## Directions for this task
Look below for the line that has "ОФВ объем форсированного выдоха". Set down the lines from there through the line that has "СВВР средняя взвешенная вариация ритмограммы", exactly as written.

Data to use START

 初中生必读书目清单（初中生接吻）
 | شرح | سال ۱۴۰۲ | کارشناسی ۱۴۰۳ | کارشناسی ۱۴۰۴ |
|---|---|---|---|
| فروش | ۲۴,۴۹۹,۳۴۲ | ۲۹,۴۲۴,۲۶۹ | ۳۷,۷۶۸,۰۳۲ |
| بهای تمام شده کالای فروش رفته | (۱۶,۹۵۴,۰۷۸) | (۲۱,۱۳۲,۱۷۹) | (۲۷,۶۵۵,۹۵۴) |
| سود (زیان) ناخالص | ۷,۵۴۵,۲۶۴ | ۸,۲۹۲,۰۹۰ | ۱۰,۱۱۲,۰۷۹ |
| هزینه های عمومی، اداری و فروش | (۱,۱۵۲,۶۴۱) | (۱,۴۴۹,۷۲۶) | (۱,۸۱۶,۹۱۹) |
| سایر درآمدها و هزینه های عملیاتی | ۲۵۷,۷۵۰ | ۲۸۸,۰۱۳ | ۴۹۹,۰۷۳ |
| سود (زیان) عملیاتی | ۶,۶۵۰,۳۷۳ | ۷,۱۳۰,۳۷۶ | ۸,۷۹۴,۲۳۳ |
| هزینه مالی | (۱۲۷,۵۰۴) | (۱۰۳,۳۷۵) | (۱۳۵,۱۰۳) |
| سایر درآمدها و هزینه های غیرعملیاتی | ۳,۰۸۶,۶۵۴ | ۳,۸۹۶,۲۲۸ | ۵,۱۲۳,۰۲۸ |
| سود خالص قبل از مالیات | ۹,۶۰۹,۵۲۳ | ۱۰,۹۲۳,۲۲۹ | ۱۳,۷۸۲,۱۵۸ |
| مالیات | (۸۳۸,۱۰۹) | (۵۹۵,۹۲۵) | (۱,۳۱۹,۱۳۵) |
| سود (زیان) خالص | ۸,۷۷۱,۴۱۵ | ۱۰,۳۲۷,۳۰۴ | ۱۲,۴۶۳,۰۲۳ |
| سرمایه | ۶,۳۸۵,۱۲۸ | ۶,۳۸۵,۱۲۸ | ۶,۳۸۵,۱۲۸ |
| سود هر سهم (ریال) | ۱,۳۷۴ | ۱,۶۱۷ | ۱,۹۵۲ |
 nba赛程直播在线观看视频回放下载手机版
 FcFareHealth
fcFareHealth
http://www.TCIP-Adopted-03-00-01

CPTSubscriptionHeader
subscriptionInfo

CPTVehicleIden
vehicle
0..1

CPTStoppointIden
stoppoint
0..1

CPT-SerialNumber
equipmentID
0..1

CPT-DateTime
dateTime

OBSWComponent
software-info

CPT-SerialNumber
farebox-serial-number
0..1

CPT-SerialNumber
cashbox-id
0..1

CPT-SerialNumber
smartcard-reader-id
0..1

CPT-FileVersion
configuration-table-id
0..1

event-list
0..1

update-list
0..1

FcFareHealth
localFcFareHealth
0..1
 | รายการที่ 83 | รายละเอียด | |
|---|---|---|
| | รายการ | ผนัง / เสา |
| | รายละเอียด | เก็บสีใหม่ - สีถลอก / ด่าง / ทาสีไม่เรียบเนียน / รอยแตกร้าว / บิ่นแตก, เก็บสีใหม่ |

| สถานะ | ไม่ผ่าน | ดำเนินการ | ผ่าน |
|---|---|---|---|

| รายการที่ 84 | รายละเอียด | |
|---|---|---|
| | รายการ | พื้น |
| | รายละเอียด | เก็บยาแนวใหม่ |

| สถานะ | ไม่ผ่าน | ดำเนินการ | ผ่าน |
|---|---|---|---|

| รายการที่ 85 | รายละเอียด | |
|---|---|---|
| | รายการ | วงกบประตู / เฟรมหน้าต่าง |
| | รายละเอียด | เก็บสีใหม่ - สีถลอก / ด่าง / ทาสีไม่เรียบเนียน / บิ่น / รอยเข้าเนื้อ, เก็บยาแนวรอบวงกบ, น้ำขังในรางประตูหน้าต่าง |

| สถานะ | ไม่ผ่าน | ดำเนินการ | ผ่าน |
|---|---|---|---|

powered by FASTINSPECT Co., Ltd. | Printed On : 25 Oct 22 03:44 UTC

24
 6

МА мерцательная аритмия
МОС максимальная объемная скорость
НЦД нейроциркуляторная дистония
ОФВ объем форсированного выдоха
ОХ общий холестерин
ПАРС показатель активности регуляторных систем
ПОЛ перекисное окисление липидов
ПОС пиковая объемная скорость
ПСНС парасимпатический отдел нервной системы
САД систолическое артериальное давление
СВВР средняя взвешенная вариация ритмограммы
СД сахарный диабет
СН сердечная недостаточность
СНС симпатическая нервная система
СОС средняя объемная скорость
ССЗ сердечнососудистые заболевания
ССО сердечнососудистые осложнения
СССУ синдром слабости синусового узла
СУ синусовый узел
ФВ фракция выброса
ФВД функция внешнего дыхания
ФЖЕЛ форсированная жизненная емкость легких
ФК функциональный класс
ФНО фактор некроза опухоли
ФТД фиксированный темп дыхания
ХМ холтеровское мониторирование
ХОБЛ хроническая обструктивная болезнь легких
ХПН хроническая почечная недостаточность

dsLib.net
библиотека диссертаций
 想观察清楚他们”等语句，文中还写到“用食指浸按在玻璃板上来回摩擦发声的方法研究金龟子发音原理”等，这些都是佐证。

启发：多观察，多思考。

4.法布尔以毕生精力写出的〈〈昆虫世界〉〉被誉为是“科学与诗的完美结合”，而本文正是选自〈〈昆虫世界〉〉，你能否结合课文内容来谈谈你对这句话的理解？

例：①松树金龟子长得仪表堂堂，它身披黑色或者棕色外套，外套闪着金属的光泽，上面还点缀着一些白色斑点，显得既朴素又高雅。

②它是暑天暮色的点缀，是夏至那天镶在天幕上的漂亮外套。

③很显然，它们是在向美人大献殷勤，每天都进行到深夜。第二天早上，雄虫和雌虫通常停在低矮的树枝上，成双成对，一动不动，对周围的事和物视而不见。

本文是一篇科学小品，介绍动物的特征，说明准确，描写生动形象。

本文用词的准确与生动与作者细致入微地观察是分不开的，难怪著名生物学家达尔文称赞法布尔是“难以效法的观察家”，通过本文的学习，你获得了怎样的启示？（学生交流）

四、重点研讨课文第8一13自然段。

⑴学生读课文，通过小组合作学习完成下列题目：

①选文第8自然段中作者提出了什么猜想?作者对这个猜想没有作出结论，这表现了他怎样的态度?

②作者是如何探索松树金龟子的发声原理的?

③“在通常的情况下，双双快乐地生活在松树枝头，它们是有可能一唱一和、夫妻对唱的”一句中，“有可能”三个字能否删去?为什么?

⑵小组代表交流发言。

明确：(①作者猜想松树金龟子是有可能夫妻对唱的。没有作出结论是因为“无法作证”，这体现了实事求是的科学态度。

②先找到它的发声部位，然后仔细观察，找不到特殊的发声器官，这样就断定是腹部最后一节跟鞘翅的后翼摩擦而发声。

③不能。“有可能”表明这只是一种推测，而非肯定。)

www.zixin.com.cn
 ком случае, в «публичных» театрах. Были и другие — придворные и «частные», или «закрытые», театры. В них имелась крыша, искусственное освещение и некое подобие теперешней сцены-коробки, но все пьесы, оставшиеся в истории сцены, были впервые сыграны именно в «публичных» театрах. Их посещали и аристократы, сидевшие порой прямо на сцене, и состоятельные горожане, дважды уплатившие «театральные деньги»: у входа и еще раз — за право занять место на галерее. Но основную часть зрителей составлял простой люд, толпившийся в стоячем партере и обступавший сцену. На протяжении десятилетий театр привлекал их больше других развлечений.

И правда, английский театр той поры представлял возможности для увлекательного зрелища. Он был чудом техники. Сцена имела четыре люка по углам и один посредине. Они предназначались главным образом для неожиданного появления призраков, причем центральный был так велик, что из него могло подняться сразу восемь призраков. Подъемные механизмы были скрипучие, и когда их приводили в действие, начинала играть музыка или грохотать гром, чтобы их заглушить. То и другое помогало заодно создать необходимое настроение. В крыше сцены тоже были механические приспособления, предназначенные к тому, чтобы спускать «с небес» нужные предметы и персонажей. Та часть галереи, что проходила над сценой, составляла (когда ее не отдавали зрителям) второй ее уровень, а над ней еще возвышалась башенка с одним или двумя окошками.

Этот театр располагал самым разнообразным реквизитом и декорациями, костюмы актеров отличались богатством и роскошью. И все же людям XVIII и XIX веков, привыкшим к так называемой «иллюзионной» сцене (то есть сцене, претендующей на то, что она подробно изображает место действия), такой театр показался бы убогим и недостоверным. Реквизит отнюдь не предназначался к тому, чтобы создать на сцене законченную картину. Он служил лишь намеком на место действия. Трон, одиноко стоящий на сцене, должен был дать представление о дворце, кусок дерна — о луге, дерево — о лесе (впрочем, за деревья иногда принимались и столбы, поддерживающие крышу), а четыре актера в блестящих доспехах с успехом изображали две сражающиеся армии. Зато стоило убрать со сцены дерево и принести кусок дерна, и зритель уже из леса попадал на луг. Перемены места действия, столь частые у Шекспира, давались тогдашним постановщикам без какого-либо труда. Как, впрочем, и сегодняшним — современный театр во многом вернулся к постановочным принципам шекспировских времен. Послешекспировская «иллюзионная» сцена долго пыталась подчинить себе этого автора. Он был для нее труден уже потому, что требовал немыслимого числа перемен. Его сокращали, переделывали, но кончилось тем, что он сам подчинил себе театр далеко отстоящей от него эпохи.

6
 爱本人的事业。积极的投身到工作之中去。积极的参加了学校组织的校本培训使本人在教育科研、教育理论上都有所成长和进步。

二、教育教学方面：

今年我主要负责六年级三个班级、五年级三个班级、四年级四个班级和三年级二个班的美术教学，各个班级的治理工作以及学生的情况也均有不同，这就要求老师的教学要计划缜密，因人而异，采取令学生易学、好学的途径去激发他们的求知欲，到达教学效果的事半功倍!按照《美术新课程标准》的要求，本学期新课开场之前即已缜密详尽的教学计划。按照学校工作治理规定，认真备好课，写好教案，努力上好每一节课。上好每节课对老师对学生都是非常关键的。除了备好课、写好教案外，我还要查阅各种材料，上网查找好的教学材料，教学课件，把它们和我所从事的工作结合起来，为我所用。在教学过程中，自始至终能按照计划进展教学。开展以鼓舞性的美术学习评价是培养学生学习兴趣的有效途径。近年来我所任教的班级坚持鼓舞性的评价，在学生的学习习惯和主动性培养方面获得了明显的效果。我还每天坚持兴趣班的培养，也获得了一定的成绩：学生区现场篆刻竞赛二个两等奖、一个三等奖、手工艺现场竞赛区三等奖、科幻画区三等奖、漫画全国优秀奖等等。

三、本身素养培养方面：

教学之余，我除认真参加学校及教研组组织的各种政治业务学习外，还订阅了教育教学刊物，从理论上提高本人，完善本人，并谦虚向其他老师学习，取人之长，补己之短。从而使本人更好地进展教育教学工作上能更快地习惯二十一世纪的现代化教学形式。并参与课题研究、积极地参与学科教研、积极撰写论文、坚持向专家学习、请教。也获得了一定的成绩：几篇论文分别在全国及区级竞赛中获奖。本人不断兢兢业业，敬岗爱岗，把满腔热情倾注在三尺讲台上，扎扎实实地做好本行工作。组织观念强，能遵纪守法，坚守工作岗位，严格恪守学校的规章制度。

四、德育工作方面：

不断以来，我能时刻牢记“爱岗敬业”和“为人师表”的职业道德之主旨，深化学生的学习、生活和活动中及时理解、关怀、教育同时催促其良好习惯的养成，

Data to use END

## Answer section
ОФВ объем форсированного выдоха
ОХ общий холестерин
ПАРС показатель активности регуляторных систем
ПОЛ перекисное окисление липидов
ПОС пиковая объемная скорость
ПСНС парасимпатический отдел нервной системы
САД систолическое артериальное давление
СВВР средняя взвешенная вариация ритмограммы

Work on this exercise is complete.